Cette engeance média-médisante paraît être constituée de simples vrp-speakers-relais du pouvoir en place. Même les avis-divergents-autorisés sont téléguidés, organisés en contre pouvoir faisandé. Faux revendicateurs, faux impertinents, rebelles factices, courent sur les ondes les écrans et arpentent la toile, minables araignées à deux pattes, canalisant la contestation populaire vers l’intérêt des maîtres, moyennant une obole de chien sale.

Hypocrisie et duplicité règnent donc en méprisables maîtresses dans la vile équipe de raconteurs de sornettes qui encombre nos radios et plateaux télés, web.

Les chaînes ‘d’information en particulier, réduisent le monde à un évènementiel ridicule, refondent l’importance des choses en un amalgame insane d’images à contenu foireux; vidéo ‘réalité truquée-tronquée, ‘histoire contemporaine édulcorée de toute forme d’intelligence, réinterprétée à la sauce ‘vous-inquiétez-pas-les-gars-tout-va-bien, ailleurs-c’est-pire. Les méchants-c’est-panou.

Dans un autre domaine, plus que jamais (hélas) d’actualité dans le monde, la torture est paraît-il de plus en plus utilisée. Non seulement la barbarie institutionnalisée n’a pas disparu, mais les accords de Genève sont désormais enterrés. De nouveaux ‘centres de torture éclosent régulièrement, partout dans le monde. Lieux innommables où des ‘hommes se consacrent à faire souffrir ‘consciencieusement leurs semblables.

Pour coller donc au réalisme psychopathe qui est le quotidien des bourreaux du 21ème siècle, au statut moins officialisé qu’il y a quelques siècles, mais encore très actifs aujourd’hui, certaines phrases de ce texte sont violentes et peuvent choquer, il s’agit d’un conte à caractère cruel, gore, sanglant, qui bien qu’imaginaire souligne les travers de sbires furieux qui sévissent partout dans le monde. Tortionnaire, mercenaire, sont jobs courus de nos jours, j’imagine que le salaire de l’horreur doit être ‘élevé, motivant.

Quoique, nul doute que la barbarie soit parfois bénévole.
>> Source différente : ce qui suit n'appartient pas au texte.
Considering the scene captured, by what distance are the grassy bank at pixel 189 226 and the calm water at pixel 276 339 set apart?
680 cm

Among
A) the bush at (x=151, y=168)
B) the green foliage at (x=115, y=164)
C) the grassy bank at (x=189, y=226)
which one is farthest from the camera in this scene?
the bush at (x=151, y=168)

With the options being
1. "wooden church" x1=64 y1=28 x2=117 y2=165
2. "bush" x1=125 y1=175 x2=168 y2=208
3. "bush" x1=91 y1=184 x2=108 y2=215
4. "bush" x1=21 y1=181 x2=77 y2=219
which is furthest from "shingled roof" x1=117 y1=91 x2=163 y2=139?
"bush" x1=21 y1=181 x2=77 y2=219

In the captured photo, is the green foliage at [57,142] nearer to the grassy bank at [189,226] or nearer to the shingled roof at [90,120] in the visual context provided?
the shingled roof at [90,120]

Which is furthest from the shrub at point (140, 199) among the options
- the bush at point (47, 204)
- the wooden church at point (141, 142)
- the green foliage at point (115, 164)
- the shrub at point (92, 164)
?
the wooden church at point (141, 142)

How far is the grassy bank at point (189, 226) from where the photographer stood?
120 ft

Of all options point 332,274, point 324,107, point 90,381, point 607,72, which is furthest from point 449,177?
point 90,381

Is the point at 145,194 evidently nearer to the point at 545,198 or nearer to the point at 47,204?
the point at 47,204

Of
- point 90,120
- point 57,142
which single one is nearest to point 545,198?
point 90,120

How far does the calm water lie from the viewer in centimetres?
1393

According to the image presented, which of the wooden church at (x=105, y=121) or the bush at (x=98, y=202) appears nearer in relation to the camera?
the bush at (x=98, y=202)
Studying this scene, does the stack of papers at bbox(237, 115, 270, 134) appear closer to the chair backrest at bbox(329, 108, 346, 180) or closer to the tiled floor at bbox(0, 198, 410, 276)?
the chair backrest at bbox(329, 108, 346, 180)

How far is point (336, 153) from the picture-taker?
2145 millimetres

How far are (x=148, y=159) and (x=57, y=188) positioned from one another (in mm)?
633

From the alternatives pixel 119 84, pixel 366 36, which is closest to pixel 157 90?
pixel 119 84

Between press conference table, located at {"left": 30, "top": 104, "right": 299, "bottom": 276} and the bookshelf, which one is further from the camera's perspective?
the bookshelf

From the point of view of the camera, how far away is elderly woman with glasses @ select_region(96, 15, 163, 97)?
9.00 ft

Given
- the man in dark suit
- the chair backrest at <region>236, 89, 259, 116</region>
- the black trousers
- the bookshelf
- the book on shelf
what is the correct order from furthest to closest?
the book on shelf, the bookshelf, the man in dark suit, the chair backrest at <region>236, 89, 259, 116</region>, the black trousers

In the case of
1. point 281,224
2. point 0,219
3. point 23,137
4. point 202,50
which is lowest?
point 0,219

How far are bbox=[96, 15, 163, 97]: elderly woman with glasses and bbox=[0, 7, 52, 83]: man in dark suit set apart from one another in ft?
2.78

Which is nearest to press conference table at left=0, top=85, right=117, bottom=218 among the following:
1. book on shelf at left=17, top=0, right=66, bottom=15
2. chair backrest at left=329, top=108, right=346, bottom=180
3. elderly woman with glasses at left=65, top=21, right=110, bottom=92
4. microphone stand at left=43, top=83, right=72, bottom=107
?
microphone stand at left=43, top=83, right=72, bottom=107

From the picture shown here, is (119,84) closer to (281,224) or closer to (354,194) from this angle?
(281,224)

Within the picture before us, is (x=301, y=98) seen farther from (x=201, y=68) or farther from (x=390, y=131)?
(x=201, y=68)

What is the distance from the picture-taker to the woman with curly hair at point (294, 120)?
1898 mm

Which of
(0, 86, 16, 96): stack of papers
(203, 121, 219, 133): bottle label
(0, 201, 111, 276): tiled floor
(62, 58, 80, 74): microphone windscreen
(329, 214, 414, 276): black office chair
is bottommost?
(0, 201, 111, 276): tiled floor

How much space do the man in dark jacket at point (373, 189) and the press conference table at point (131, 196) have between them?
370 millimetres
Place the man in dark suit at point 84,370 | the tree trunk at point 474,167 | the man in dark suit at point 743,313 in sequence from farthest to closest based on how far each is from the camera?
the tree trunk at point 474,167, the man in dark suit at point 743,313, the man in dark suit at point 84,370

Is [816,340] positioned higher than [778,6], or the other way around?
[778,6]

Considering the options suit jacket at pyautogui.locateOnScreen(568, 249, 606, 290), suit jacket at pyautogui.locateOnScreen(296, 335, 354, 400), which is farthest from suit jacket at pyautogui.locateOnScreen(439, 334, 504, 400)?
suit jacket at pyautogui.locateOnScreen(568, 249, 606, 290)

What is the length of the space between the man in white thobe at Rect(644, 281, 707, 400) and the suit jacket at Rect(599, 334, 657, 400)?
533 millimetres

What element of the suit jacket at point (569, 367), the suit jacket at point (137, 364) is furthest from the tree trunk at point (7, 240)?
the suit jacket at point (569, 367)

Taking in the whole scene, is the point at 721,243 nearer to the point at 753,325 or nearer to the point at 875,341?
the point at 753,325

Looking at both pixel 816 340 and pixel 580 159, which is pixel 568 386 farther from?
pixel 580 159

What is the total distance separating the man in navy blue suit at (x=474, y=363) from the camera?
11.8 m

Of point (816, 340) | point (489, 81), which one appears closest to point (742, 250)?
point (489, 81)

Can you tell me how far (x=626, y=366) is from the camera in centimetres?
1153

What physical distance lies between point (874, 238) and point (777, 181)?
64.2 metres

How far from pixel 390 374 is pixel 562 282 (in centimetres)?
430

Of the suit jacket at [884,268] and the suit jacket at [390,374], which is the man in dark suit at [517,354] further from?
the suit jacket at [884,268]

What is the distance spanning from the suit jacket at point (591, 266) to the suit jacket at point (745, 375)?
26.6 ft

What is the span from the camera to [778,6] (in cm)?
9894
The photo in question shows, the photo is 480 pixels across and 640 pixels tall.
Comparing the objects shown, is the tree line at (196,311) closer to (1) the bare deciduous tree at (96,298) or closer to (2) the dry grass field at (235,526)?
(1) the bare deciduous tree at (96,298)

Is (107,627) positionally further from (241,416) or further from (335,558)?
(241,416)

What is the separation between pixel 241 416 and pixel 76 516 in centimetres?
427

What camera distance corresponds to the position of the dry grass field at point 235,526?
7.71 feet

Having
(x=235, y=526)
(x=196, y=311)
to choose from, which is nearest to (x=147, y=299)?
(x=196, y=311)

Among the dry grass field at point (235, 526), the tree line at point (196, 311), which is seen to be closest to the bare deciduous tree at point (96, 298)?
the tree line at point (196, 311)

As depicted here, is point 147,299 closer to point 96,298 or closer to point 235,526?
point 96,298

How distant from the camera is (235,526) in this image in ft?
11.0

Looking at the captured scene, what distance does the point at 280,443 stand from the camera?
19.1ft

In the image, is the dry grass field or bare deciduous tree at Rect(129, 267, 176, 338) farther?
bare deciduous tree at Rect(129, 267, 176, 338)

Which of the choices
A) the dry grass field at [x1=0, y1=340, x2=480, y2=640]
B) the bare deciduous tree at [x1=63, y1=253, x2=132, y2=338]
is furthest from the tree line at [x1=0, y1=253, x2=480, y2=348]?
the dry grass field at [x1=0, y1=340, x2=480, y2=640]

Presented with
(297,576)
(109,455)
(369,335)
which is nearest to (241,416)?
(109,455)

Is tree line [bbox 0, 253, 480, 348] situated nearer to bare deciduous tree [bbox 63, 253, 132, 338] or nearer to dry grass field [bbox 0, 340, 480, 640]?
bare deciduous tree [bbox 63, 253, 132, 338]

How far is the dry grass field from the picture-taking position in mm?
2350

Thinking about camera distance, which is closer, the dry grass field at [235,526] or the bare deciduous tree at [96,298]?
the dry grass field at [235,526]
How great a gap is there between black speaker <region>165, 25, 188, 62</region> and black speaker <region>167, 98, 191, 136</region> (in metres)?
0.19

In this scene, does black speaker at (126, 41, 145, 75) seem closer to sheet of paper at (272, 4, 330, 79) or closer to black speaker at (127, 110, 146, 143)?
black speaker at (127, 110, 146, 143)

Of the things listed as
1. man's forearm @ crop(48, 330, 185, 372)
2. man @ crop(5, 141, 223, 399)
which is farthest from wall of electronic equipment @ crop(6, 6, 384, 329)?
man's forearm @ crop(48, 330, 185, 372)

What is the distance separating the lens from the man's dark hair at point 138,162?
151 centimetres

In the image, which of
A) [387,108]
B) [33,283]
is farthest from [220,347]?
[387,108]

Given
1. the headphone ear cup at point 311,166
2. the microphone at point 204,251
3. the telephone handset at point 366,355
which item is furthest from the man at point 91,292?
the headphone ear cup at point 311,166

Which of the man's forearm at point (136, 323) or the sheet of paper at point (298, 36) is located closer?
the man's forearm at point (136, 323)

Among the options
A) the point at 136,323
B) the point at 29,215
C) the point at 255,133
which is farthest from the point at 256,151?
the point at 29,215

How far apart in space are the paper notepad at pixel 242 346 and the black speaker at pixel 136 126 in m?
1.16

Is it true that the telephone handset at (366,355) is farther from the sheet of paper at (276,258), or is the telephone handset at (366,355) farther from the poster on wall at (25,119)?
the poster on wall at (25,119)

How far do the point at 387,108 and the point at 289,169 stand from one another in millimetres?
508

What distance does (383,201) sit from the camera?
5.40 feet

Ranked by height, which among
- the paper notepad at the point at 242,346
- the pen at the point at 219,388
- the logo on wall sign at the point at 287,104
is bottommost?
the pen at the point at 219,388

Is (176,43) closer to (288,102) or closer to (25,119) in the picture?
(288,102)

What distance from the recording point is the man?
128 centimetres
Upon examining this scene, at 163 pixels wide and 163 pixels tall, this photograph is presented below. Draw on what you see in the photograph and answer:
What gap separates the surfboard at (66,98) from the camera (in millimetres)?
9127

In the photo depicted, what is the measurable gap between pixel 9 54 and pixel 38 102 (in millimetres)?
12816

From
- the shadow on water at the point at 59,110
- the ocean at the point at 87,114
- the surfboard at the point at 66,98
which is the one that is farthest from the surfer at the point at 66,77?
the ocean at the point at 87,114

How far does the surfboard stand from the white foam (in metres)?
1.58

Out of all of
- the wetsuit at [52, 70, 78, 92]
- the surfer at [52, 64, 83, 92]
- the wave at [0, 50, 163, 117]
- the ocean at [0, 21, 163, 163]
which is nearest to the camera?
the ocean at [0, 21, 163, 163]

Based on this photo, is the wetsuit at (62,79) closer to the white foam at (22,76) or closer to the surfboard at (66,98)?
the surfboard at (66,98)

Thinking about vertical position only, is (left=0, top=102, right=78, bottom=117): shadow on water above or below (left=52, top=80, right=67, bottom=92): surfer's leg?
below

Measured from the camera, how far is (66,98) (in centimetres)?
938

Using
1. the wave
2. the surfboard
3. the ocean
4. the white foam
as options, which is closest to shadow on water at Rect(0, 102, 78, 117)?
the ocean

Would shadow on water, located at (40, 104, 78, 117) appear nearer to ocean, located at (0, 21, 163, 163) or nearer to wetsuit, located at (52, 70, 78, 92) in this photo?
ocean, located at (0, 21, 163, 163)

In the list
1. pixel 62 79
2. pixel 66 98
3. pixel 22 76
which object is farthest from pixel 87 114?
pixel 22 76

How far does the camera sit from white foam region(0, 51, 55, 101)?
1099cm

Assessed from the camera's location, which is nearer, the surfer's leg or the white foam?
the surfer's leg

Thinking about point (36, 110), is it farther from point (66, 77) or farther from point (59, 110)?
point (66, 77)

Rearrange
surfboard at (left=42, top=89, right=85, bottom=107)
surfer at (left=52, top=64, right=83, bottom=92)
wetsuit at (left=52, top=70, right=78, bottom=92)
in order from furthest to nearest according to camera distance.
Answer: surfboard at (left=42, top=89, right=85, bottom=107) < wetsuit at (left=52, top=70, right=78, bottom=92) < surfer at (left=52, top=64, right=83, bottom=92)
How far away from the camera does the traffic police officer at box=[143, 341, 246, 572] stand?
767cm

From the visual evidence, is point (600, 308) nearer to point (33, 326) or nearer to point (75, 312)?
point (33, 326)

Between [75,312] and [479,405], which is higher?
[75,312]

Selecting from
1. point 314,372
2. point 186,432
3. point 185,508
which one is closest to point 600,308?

Certains mots sont inventés par raison de consonance ou de rime. Le nom de quelques personnages sont empruntés à des nouvelles écrites précédemment, Aremède Tzoumoke notamment, est un horrible personnage sadique qui meurt à la fin de chacune de mes histoires. Évidemment, des correspondances avec des événements passés ou actuels sont utilisés ici pour conférer une vraisemblance apparente à ce scénario imaginaire, qui s’il devait se matérialiser, le serait de manière indépendante de ma volonté. Bonne lecture, rions 1 peu.

 

LE PRINTEMPS FRANCAIS

Conte gore : 1 / 3

 

En ce printemps 201?, dans un pays à racines détruites par un long et patient travail d’abrutissement collectif, un réveil inattendu surgit avec une violence démesurée. Il faut dire que la situation était devenue ingérable.

Suite à une hallucinante inflation du coût de la vie, des hordes faméliques se rassemblaient involontairement. Aux abords des déchetteries par exemple, devenues mines d’or remplies de détritus à demi comestibles que les malheureux s’arrachaient au premier degré. Noirs, blancs, jaunes, rouges, autre ; Les races se confondaient dans la misère. Bientôt, à force de rencontres importunes & fortuites entre gens d’infortune, des groupes amicaux d’obédience guerrière se formèrent. Étonnamment, les gisements d’immondices devinrent bientôt des salons où l’on cause. Car ces nouveaux pauvres possédaient une éducation et une érudition souvent éloquentes.

Sur ces lieux de finitude à ciel ouvert, où les ordures devenaient des auxiliaires de survie indispensables, des bagarres pour un pot de yaourt périmé finissaient parfois en banquet de sdfs, fraternisant par l’esprit sinon par la saveur outrepassée des mets.

Les participants à ces fêtes d’un nouveau genre étaient de tous âges, du bambin sachant à peine marcher au vieux ayant de plus en plus de mal à survivre avec sa retraite ponctionnée d’office par les margoules. Parfois, de mignonnes ministres la clope au bec, histoire de soigner leur populace communication, faisaient montre de s’afficher à ces garden parties de maudits ‘tendance.

Donc les sages parias, plutôt que s’étriper préférèrent partager leurs denrées hors limites en toute amitié. Un apprentissage émulant entre pauvres fit que l’adaptation à la misère leur dévoila bientôt une solution dans l’action.

 

De ces rassemblements de manants, jaillirent alors des bulles vindicatives faites de gens très déterminés.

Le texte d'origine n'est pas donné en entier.